Update the listing below by replacing "Nashville" with "Memphis" and keeping every other part of each line the same. Leave the pictures out of your answer.

____________

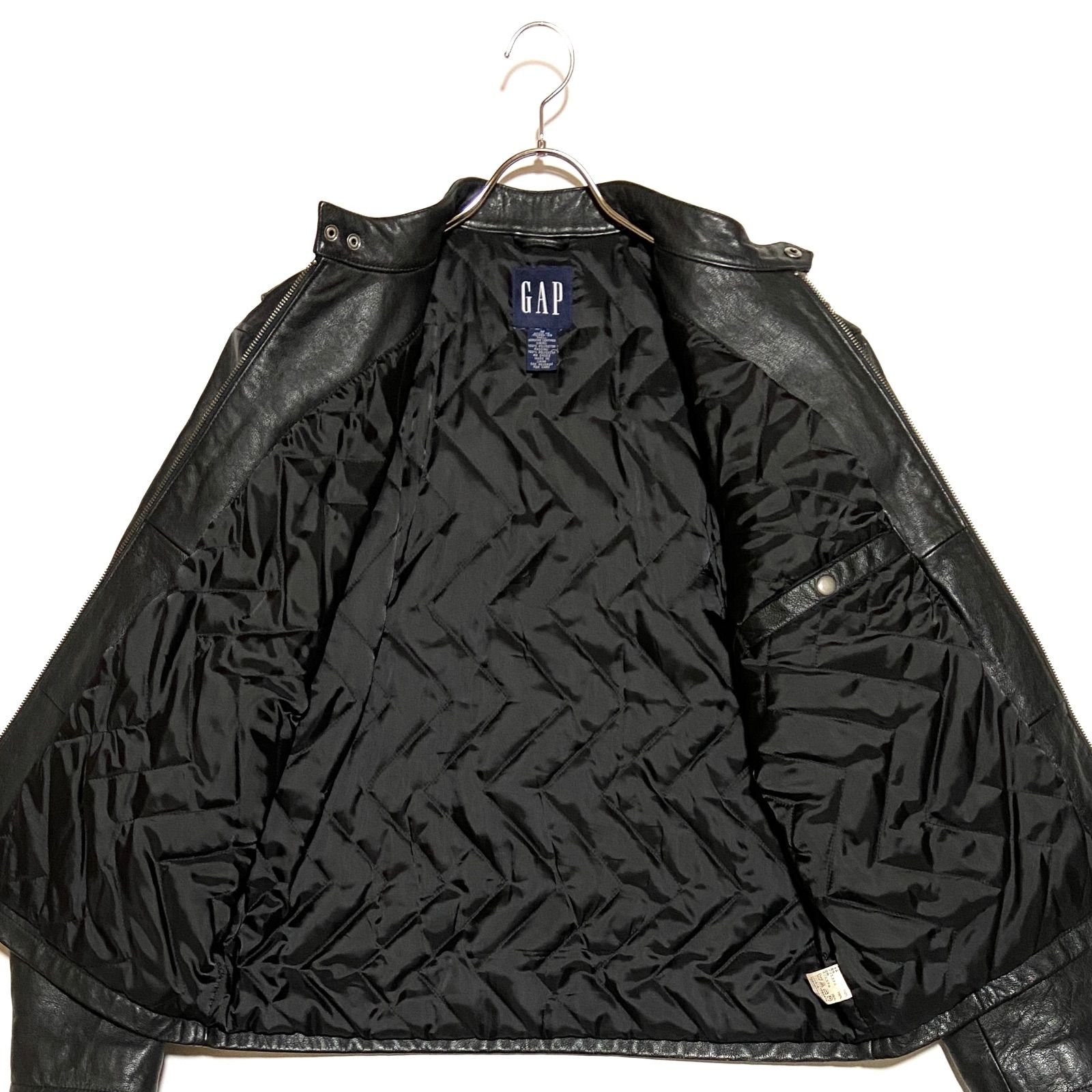 OLD GAP オールドギャップ シングルライダース レザージャケット 本革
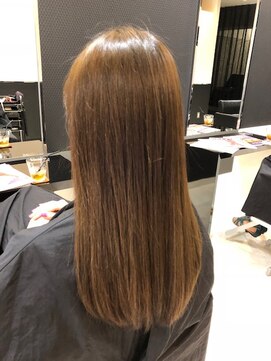 ディーヘアーデザイン(d.HAIR DESIGN) アッシュ×オレンジ消す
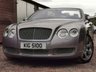 USED 2007 BENTLEY CONTINENTAL 6.0 GTC 2d 550 BHP LOW MILES & MOT UNTIL SEPT 2025!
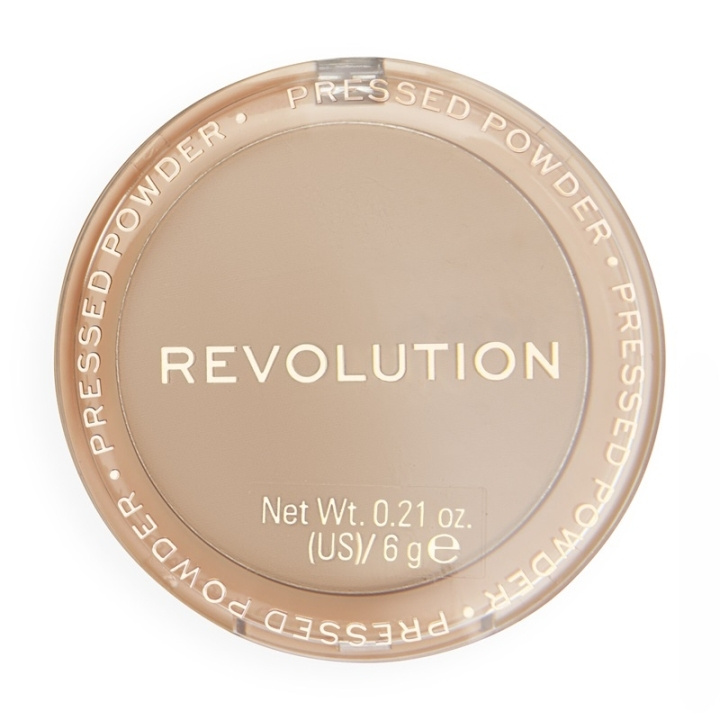 Makeup Revolution Reloaded Pressed Powder Vanilla in de groep BEAUTY & HEALTH / Makeup / Make-up gezicht / Poeder bij TP E-commerce Nordic AB (C44361)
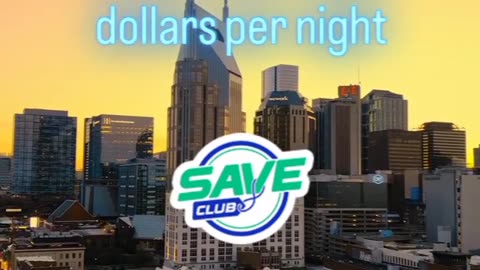 best Nashville hotel deals to save up to 88 dollars per night 🎶🏨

____________

▶ _The answer_:
 OLD GAP オールドギャップ シングルライダース レザージャケット 本革
 ディーヘアーデザイン(d.HAIR DESIGN) アッシュ×オレンジ消す
 USED 2007 BENTLEY CONTINENTAL 6.0 GTC 2d 550 BHP LOW MILES & MOT UNTIL SEPT 2025!
 Makeup Revolution Reloaded Pressed Powder Vanilla in de groep BEAUTY & HEALTH / Makeup / Make-up gezicht / Poeder bij TP E-commerce Nordic AB (C44361)
 best Memphis hotel deals to save up to 88 dollars per night 🎶🏨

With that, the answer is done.